A 'Testable may be a function of any number of parameters that returns bool or unit

Your members are not functions. Try static member ``should be true``() = true

isberg commented 6 months ago

Thanks @kurtschelfthout! That input solves my issue. I did some more digging though and found a few confusing things that I want to report for anyone else having similar problems.
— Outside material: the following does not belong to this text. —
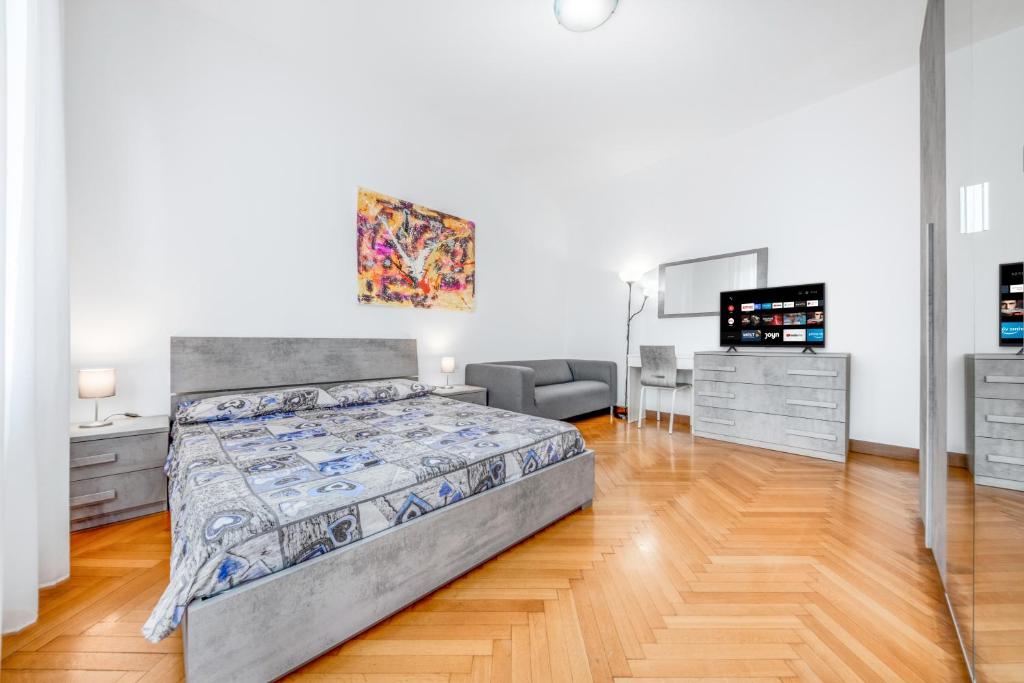 1 dormitorio con 1 cama y TV en Casa da Suite Lukema en Milán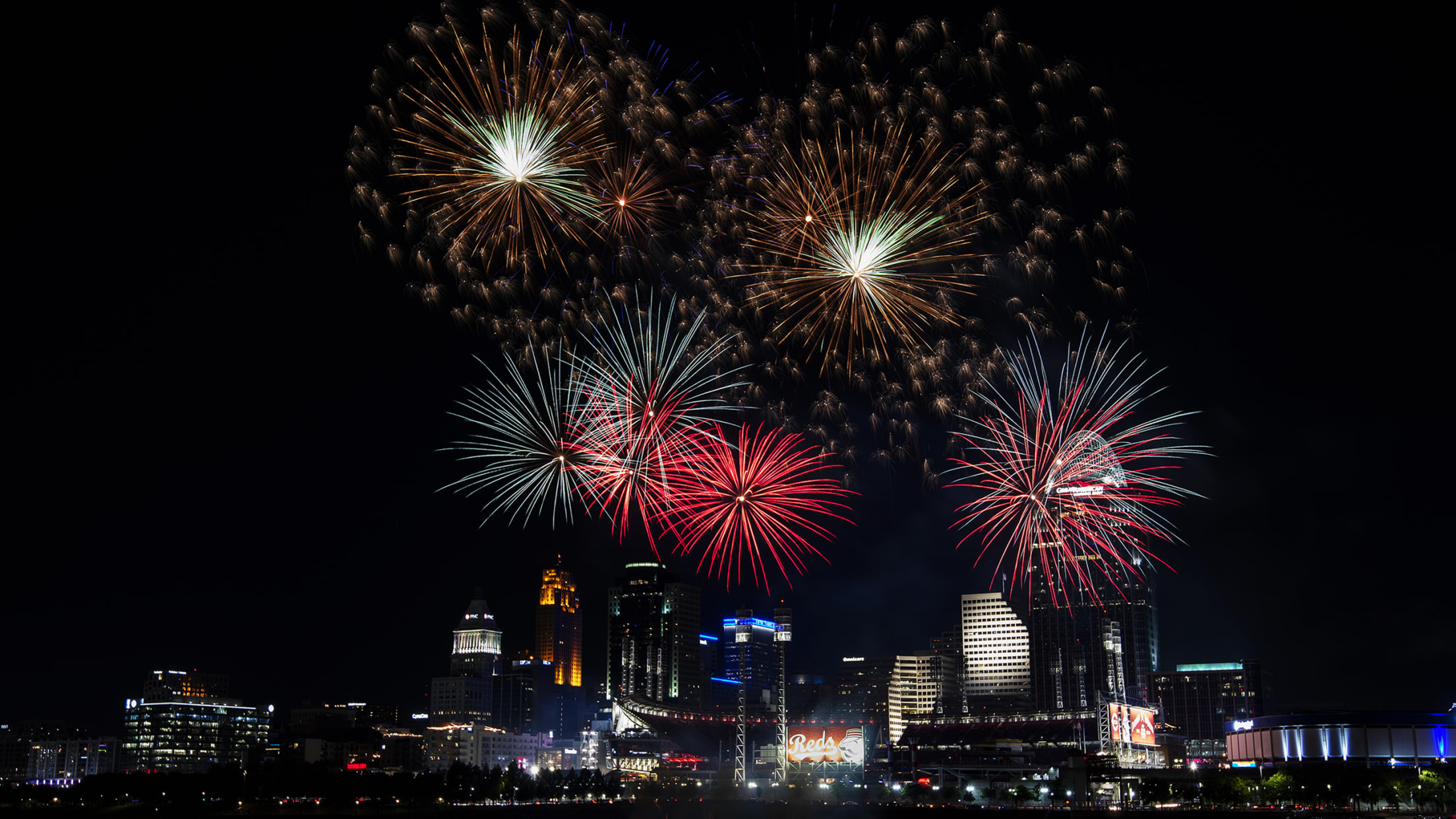 Cincinnati Reds City Connect drone and fireworks show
All the confusion relates to "functions" returning unit behaving different than functions returning bool:

open FsCheck

type Tests =
    static member ``case 0`` : Unit -> Unit = fun () -> () // :-)
    static member ``case 1`` = fun () -> () // :-)
    static member ``case 2`` () = () // :-(
    static member ``case 3`` (x:int) : Unit = () // :-(
    static member ``case 4`` : int -> Unit = fun x -> () // :-)
    static member ``case 5`` = fun x -> () // :-)
    static member ``case 6`` (x:int) = x = x // :-)
    static member ``case 7`` (x:int) : bool = x = x // :-)
    static member ``case 8`` x = x = x / 1 // :-)
    static member ``case 9`` : int -> bool = fun x -> x = x  // :-)

Check.QuickAll<Tests> ()

Check.Quick ("case 2", Tests.``case 2``)
Check.Quick ("case 3", Tests.``case 3``)

The output is:

--- Checking Tests ---
Tests.get_case 0-Ok, passed 100 tests.
Tests.get_case 1-Ok, passed 100 tests.
Tests.get_case 4-Ok, passed 100 tests.
Tests.get_case 5-Ok, passed 100 tests.
Tests.case 6-Ok, passed 100 tests.
Tests.case 7-Ok, passed 100 tests.
Tests.case 8-Ok, passed 100 tests.
Tests.get_case 9-Ok, passed 100 tests.

case 2-Ok, passed 100 tests.
case 3-Ok, passed 100 tests.

I also see that the output sometimes prepends get_ to the name of the test...

This leaves me in a situation where I just have to adapt the format of the test members, depending if they return bool or unit, which is fine, but potentially confusing when in the future someone tries to conform to a single format.